Entries on spatial positioning
--------------------------------

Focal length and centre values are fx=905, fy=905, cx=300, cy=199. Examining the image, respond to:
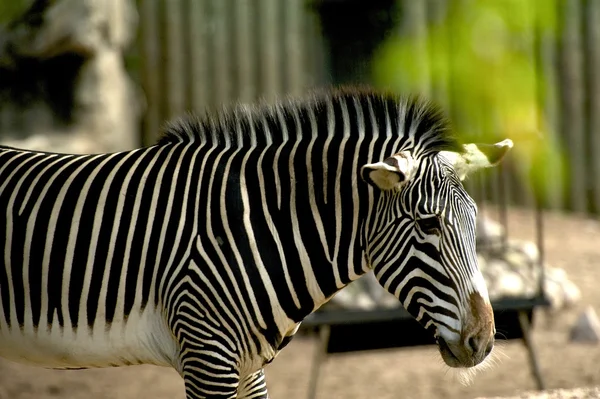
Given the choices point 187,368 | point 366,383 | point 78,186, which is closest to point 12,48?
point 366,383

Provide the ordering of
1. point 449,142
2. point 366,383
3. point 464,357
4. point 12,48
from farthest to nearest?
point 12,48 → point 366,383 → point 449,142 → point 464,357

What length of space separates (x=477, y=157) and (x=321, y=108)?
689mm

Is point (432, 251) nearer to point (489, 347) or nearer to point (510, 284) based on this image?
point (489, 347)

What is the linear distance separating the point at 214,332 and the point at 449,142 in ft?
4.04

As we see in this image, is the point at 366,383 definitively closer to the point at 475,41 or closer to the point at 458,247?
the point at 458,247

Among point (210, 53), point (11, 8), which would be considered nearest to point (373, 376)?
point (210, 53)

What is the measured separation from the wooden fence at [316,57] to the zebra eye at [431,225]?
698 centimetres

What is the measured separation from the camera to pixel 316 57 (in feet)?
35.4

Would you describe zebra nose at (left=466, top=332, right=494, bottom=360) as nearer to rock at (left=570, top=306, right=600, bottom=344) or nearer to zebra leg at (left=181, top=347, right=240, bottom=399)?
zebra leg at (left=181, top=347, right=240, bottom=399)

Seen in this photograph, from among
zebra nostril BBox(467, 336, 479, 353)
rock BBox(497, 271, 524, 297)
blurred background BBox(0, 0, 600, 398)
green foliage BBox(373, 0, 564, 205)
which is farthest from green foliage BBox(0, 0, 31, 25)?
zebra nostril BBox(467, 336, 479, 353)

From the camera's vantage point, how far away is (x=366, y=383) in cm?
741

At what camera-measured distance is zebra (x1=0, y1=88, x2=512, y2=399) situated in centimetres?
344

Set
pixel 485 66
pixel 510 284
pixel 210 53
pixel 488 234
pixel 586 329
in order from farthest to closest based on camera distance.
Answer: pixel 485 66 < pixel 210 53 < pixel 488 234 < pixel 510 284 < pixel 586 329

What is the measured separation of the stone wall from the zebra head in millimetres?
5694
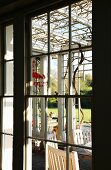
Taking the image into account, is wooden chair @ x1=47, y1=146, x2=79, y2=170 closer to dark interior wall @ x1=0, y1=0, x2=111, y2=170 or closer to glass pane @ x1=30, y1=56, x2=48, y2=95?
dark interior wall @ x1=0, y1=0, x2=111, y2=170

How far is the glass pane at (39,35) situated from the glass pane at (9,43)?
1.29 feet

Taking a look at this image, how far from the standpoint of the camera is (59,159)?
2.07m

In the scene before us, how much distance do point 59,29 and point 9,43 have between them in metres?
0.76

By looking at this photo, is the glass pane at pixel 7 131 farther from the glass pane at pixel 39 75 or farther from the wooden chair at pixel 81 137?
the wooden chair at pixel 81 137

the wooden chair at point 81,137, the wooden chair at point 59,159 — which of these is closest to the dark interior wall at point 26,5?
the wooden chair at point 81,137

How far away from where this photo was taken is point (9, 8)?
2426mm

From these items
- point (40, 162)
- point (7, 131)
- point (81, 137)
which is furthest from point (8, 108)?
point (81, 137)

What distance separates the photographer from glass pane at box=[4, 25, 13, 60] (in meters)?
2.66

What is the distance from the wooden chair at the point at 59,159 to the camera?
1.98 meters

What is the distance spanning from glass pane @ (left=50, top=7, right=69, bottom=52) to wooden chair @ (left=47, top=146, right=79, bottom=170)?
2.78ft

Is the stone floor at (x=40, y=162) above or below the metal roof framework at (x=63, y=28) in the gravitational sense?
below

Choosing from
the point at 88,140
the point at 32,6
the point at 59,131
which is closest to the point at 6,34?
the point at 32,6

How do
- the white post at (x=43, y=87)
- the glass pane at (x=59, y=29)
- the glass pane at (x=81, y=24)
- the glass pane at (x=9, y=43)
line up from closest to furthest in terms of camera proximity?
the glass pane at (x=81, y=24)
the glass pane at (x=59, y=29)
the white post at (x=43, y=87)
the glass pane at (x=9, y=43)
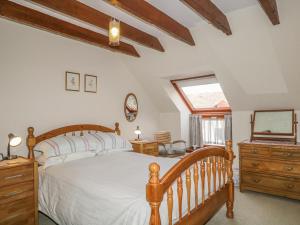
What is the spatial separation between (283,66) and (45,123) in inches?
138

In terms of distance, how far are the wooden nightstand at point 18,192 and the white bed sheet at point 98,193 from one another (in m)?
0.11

--------------------------------

EXERCISE OBJECTIVE: Copy the items verbatim, starting at the line containing "At what camera-measured" and continuing through the line containing "Answer: pixel 485", with both of those lines included.

SOLUTION:
At what camera-measured distance is zebra (x1=0, y1=88, x2=512, y2=399) situated in centimetres?
344

Set
pixel 485 66
pixel 510 284
pixel 210 53
pixel 488 234
pixel 586 329
in order from farthest to closest based on camera distance.
Answer: pixel 485 66 < pixel 210 53 < pixel 488 234 < pixel 510 284 < pixel 586 329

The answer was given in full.